Beside him, Gerry, who is 47, is well aware that if the outlook is bleak for Jamie, it must be worse for him.

Up to last Monday morning, their lives were moving forward. Jamie and his girlfriend, Sinead, who have a three-year-old son, both had solid jobs with C&D.

Before Christmas, they applied for their first mortgage. They had picked out the house, a local authority, three-bed bungalow "in great condition". He was taking home €350 for a "flat week" and overtime was available.

"I have a lot of mates who would take home over €500 a week. There'd be no bother getting 20 to 30 hours overtime and it's not hard work really," Jamie says with disarming honesty.

He could well afford his €130 a week car loan and €50 a week rent. Incorporating the car loan into the €200,000 mortgage, combined with the saving on rent, would have been the bonus. At €160 a week, the mortgage repayments would have been easy.

Several people had worked on getting the mortgage for him. Edgeworthstown is still a country town, a place where community ties matter and informal networks slip into gear when needs must.

We're sitting in the Park House Hotel, owned by Frank Kilbride, Mayor of Longford, Fine Gael councillor, undertaker, postmaster, property developer, manager of country singer Declan Nerney, and the man who brought Charley Pride and Slim Whitman to town. Kilbride notes that Edgeworthstown lost a Bank of Ireland branch before Christmas, and that "the mart is gone, the monthly court is gone, four of the town's 11 pubs have closed". The post office (due to see a sharp surge in business next week with benefit claimants) was threatened with closure in recent years. But it didn't stop a building boom around the town, fed by the wave of optimism and the apparent solidity of C&D jobs. Planning permission has been given for 500 houses in the past four years, with more than 300 of them now built and sold.

It was a friend of Kilbride's, says Jamie, who rang him on Wednesday to say that his mortgage had been approved - but warning that he shouldn't sign anything. The prospect of a mortgage now looks bleak.

The reality of unemployment benefit is hitting home. "We now have the equivalent of one week's wages coming in as opposed to two," he says.

His father nods sympathetically. He has his own worries. Gerry sold his house last year and traded up to what Jamie proudly describes as a four-bed bungalow in the town with a good-size garden".

Gerry got a €200,000 mortgage before Christmas, costing about €160 a week, in addition to his €11,000 car loan from the credit union, at about €140 a week. His wife doesn't work outside the home and he has just discovered that the mortgage protection policy offers no protection in his situation.

"You're covered for sickness, death, redundancy, but not unemployment. Who'd have thought? A fire in concrete? It'd be like burning a river, the floors were constantly wet," he says, still incredulous, ticking off all the reasons why no one could have predicted such a circumstance. He is still in shock. "It's really like losing your father and mother."

Gerry's 18-year-old daughter, Joanne, started work at C&D before Christmas. "She hoped to get a year's work out of it and go to college. She'd done a year studying hairdressing and beauty in Cavan College and was coming back to try to get a few pounds together to do another year."

Yesterday's news of the factory's partial return to production was vindication time for Reynolds loyalists in a week when few business people in Co Longford were prepared to bet that the family would dig in and rebuild. But the loyalists always insisted that Philip Reynolds would not walk away from the company founded by his father 37 years ago.
━━━
# Written problem:
In the article above about the C&D job losses in Edgeworthstown, what did Gerry discover about his mortgage protection policy?

# Material provided:
━━━
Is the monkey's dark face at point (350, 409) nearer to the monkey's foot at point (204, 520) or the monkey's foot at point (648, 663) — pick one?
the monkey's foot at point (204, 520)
━━━
# Solution to this exercise:
It offers no protection in his situation because it covers sickness, death and redundancy but not unemployment.